Answer these questions from the mailing-list reply below:
(a) What does the quoted definition say the lexical space of a datatype is?
(b) Under proposal B1y, what is the value of an rdf:LangString literal?
(c) Which exception does the reply say the group wanted to get rid of?

→ Supplied passage
↓

W3C home > Mailing lists > Public > public-rdf-wg@w3.org > August 2011

Re: language-tagged literal datatypes

From: Richard Cyganiak <richard@cyganiak.de>
Date: Mon, 29 Aug 2011 17:03:01 +0100
Cc: public-rdf-wg@w3.org
Message-Id: <36421CAF-9BBF-4EC5-83A7-E7D8C82164B1@cyganiak.de>
To: antoine.zimmermann@insa-lyon.fr
On 29 Aug 2011, at 16:14, Antoine Zimmermann wrote:
> owl:real or rdf:LangString have an empty lexical space? All right, no problem, but we have to fix the definition of datatype then.

[[
The lexical space of a datatype is a set of Unicode [UNICODE] strings.
]]
http://www.w3.org/TR/rdf-concepts/#section-Datatypes

There is nothing that says it must be non-empty.

> Still, there is another problem if the lexical space is empty. If such is the case, then the interpretation of a lang-tagged literal is not defined according to the definition of interpretation of typed literal, since the interpretation of a typed literal must be given by the L2V mapping. So we end up with an exception for the interpretation of lang-tagged literal.

Quoting my proposal from further up in the thread:

>>>>> B1y: We keep the RDF 2004 definition of datatypes. rdf:LangString is
>>>>> a datatype with empty lexical space and empty L2V mapping. The value
>>>>> of a literal is given by the L2V mapping only if its datatype is not
>>>>> rdf:LangString. The value of an rdf:LangString literal is the
>>>>> tuple <lexicalform, langtag>.

It takes care of the issue you describe.

> So in the end, we wanted to get rid of the exceptional case of "plain literals" but we actually keep it.

We wanted to get rid of the exception that there is no datatype IRI that one can use to refer to the set of language-tagged strings. The proposal removes that exception.

> So in the end, we are not improving the situation, we just give the illusion that it is more uniform by merely naming the thing "datatype", but in truth it is still a completely different kind of literal, both syntactically and semantically.

Syntactically it is a different kind of literal. Semantically it is the same as any other literal – a value that is in the values pace of a datatype.

> For those reasons, I advocate either a solution that really sticks to the 2004 definition, or Pat's solution.

AFAICT it *does* really stick to the 2004 definition. What am I missing?

Richard



> (Sorry if this sounds a bit aggressive, I'm not actually that much vehement about this issue).

↑

→ Provided data
↓

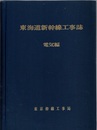 東海道新幹線工事誌　電気編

↑

→ Solution to the problem
(a) A set of Unicode strings.
(b) The tuple <lexicalform, langtag>.
(c) That no datatype IRI can be used to refer to the set of language-tagged strings.